• _Excerpted passage_:
§ §

Lommasson v. School District No. 1

Petition for Rehearing

*91WARNER, J.

Upon petition of the defendant school district a rehearing was granted. It was predicated upon the proposition that the court erred in the original opinion in construing the Teachers’ Tenure Law (ORS 342.205 to 342.330) in such a way as to create a class of regular teachers, neither “permanent” nor “probationary”, who would attain tenure status automatically at the end of their third year of employment.

To sustain this contention the school district advanced a thesis so casually and indifferently presented in its first brief, and never exploited in its initial oral argument, that we may appropriately say that it now comes to us in the form of a first presenta^ tion. Its persuasive force is materially aided by the respondent’s forthright acceptance of our holding that the word “or”, appearing in the statute, is there used in its literal and disjunctive sense rather than in a conjunctive character, as so earnestly urged in the school district’s first brief and thereafter contended for with equal zeal at the first oral presentation. Had not counsel’s first argument so depended upon our acceptance of the meaning which he then assigned to the word “or”, we doubt if this petition for rehearing would have been necessary. We are indebted to both appellant and respondent for the comprehensive briefs now furnished and their able arguments made at the last hearing.

§ §

• _Records provided_:
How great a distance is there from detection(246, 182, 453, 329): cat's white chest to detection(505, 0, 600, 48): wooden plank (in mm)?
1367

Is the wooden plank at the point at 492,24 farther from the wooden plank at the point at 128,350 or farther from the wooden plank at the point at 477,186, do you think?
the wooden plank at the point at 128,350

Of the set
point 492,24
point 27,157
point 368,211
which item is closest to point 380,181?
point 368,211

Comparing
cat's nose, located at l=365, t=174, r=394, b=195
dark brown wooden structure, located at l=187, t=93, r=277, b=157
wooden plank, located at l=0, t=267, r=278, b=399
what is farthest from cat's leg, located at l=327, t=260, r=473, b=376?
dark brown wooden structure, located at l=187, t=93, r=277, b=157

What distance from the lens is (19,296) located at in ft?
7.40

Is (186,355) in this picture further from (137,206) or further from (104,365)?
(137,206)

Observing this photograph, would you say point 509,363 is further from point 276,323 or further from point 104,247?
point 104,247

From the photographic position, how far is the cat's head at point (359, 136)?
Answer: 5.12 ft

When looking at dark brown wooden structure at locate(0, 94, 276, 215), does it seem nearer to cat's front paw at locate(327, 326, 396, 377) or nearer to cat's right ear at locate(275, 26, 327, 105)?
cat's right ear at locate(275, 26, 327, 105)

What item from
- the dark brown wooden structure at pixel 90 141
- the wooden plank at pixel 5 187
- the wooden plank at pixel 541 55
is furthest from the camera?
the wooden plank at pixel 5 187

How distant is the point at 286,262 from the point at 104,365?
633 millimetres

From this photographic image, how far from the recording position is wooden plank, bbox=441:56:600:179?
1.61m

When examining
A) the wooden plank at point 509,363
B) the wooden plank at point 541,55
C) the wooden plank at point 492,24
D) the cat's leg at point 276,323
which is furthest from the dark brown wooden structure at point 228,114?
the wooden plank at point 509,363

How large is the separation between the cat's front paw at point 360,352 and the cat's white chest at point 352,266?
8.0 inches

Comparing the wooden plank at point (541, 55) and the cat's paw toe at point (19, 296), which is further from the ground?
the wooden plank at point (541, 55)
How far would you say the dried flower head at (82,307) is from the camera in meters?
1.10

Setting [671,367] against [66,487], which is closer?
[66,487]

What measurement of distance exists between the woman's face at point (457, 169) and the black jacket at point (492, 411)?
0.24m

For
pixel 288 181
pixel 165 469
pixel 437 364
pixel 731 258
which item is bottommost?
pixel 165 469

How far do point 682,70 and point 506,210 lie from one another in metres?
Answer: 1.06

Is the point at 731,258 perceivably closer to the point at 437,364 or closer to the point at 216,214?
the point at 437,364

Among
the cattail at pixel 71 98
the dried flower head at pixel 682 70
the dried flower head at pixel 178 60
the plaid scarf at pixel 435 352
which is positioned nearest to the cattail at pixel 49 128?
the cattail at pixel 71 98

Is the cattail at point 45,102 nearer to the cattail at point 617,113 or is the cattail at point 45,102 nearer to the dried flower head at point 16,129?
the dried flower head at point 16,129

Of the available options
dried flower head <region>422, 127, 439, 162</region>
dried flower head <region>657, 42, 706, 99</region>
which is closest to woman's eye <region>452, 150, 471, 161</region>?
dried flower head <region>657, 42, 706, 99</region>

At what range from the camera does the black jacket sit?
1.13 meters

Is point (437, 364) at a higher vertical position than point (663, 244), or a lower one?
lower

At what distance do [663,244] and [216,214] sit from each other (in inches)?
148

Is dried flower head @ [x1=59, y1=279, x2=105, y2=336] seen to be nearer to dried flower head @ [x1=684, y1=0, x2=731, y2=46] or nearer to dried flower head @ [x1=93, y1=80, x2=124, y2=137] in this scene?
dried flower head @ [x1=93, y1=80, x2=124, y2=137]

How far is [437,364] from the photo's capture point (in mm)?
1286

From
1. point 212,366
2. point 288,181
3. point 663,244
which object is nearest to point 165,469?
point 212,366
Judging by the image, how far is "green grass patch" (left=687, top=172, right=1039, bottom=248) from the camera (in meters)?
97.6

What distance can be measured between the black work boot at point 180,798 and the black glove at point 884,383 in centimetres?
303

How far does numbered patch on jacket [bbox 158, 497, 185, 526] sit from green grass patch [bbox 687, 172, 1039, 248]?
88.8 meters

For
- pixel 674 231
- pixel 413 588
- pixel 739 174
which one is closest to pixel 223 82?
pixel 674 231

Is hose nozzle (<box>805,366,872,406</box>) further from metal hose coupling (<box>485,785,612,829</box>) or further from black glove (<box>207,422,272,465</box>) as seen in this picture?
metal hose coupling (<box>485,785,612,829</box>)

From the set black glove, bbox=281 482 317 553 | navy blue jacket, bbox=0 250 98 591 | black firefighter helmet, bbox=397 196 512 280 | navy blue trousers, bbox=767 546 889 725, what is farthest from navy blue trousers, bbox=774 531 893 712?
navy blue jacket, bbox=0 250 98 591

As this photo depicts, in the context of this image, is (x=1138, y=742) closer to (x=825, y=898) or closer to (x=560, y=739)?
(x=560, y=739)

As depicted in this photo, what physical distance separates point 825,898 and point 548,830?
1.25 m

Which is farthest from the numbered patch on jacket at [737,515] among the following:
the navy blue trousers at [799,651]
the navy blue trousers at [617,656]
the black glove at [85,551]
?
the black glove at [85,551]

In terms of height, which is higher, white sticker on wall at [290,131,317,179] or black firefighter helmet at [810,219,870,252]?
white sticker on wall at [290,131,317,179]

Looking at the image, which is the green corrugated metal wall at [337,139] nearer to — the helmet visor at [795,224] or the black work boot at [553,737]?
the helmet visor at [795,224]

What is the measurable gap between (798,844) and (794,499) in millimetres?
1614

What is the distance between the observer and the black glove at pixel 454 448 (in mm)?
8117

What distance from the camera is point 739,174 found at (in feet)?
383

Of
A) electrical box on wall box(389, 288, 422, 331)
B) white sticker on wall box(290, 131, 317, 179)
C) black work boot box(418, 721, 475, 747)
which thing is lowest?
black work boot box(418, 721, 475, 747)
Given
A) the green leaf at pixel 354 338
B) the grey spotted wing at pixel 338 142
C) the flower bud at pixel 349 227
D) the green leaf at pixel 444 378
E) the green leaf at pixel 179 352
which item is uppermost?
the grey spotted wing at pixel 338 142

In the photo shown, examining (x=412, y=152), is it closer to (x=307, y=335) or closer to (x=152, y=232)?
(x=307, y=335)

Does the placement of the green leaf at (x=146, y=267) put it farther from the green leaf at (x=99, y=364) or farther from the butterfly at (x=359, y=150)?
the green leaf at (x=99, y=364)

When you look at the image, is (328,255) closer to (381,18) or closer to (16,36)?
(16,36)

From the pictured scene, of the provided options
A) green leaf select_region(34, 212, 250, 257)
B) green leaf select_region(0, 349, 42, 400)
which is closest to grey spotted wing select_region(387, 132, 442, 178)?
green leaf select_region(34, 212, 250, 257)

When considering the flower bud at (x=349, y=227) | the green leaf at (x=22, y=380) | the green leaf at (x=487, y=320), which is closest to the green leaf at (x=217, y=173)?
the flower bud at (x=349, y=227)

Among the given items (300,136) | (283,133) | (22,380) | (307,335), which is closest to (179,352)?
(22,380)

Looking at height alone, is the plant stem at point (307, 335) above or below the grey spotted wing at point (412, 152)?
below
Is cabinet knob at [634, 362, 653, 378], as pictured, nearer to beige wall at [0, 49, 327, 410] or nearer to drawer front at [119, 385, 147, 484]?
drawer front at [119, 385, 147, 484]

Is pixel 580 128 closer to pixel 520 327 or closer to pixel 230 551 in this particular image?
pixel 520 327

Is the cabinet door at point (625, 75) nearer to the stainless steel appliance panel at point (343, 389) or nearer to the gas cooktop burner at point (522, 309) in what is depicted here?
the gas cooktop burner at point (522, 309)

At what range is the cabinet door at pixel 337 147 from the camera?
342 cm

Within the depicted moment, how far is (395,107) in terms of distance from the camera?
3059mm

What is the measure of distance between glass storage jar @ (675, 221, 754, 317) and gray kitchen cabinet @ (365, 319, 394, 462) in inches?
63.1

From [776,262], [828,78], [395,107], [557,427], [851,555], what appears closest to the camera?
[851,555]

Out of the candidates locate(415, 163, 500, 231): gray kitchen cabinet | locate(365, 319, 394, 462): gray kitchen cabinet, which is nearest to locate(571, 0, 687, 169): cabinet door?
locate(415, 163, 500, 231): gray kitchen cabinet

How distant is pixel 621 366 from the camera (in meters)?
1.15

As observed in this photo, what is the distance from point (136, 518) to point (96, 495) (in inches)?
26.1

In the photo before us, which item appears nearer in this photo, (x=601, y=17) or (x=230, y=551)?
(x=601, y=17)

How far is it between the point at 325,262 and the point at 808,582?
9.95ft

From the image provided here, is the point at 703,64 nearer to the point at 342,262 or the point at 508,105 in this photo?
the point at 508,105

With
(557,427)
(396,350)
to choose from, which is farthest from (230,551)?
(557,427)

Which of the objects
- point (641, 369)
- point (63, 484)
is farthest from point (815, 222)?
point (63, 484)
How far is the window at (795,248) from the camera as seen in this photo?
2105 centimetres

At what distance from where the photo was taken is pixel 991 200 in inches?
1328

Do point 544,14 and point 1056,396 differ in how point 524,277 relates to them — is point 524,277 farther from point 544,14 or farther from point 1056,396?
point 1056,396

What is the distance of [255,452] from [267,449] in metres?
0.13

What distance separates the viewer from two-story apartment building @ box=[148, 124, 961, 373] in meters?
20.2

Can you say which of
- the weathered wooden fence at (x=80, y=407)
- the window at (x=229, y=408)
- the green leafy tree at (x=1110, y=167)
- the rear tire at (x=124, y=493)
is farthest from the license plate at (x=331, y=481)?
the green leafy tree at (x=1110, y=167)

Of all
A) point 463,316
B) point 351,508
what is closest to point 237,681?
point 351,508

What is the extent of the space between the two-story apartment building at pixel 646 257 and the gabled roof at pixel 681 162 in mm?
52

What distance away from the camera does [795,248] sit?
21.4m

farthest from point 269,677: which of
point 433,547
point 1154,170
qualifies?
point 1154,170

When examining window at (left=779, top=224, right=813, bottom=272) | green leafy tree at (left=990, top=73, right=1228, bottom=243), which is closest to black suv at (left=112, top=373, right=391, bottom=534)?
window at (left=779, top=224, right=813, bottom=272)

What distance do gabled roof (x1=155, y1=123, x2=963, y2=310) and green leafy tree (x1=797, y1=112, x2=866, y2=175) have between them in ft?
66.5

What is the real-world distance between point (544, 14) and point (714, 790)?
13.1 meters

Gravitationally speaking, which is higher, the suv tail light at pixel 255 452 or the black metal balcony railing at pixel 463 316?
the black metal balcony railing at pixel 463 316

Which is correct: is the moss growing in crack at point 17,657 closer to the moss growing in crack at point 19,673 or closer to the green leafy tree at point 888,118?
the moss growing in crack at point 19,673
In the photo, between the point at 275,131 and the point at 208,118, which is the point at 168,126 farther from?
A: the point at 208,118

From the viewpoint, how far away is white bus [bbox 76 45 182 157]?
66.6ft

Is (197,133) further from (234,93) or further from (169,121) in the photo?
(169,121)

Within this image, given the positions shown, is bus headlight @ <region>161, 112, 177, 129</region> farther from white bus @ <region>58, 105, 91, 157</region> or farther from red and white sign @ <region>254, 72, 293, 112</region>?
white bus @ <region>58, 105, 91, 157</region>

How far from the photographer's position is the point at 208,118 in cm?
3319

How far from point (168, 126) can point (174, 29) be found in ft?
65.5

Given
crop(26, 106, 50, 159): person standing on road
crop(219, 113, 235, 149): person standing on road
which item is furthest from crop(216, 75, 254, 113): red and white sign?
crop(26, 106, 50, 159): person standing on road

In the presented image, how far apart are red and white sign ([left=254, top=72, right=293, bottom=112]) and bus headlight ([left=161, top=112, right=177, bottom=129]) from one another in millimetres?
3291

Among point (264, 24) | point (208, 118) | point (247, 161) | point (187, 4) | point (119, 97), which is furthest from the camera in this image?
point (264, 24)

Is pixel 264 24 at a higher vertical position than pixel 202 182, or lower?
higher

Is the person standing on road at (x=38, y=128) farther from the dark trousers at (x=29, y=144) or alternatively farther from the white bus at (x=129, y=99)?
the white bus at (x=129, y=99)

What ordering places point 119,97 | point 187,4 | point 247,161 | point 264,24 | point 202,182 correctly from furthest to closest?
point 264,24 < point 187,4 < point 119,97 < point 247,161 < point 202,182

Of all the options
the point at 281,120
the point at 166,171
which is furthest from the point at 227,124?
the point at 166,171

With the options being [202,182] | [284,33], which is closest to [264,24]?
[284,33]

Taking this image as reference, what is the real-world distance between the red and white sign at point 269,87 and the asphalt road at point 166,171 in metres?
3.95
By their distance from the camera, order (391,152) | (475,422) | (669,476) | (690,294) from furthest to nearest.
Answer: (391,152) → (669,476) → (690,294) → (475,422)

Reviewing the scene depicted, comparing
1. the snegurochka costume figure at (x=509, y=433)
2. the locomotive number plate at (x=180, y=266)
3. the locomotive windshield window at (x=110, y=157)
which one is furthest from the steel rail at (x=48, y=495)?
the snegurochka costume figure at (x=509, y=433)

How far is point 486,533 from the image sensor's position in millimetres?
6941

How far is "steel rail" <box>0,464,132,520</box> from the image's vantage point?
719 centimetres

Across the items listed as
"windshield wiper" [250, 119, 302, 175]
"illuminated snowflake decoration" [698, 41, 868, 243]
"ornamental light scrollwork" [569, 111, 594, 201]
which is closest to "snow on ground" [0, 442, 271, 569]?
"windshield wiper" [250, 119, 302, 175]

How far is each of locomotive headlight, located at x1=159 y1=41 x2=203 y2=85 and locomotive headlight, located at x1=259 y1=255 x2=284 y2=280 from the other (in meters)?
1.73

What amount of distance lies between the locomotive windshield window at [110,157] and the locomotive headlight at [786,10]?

§ §

• _Exercise A_: In the entries, from the line containing "From this photographic" through the line containing "Answer: 1.06", inclusive, change "recording position" to "camera position" and reproduce those lines with nothing else altered.
• _Exercise B_: Write the next part of the rehearing opinion on the Teachers' Tenure Law, starting after its last sentence.

• _Exercise answer A_:
From this photographic image, how far from the camera position is wooden plank, bbox=441:56:600:179?
1.61m

When examining
A) the wooden plank at point 509,363
B) the wooden plank at point 541,55
C) the wooden plank at point 492,24
D) the cat's leg at point 276,323
which is furthest from the dark brown wooden structure at point 228,114?
the wooden plank at point 509,363

How large is the separation between the cat's front paw at point 360,352 and the cat's white chest at point 352,266?
8.0 inches

Comparing the wooden plank at point (541, 55) and the cat's paw toe at point (19, 296), which is further from the ground?
the wooden plank at point (541, 55)
How far would you say the dried flower head at (82,307) is from the camera in meters?
1.10

Setting [671,367] against [66,487], which is closer?
[66,487]

What measurement of distance exists between the woman's face at point (457, 169) and the black jacket at point (492, 411)?
0.24m

For
pixel 288 181
pixel 165 469
pixel 437 364
pixel 731 258
which item is bottommost?
pixel 165 469

How far do point 682,70 and point 506,210 lie from one another in metres?
Answer: 1.06

• _Exercise answer B_:
The respondent now contends that the phrase in the first clause of § 111-2304, OCLA (ORS 342.210) reading, “have been regularly appointed and employed * * * for not less than three successive school years” indicates that this clause was intended to oper*92ate retrospectively and not prospectively, as argued by tbe appellant.

To fully appreciate tbe legislative intent and meaning encompassed in § 111-2304, we are compelled to give consideration to the entire act of 1935 (Oregon Laws 1935, ch 125). This persuades us that the proper construction of the first clause of the second sentence of § 4—a construction which avoids the objections and anomalies which, as we later point out, result from the court’s original decision, and which makes a harmonious whole of all the separate provisions of the statute—is that it was intended to apply retroactively to teachers who, before the effective date of the new act, had been regularly appointed and employed for not less than three successive school years. This meaning clearly appears when the whole sentence is read: “ ‘Permanent’ teacher or teachers shall mean and include all teachers who have been regularly appointed and employed by any such school district for not less than three successive school years, or who may hereafter be placed upon the permanent list by resolutions of the school board as hereinafter provided.” (Italics ours.) The change from past tense in the first clause to future tense in the second clearly indicates that, while the seeond clause refers to something that will occur after the effective date of the act, the first clause refers to something that has already occurred.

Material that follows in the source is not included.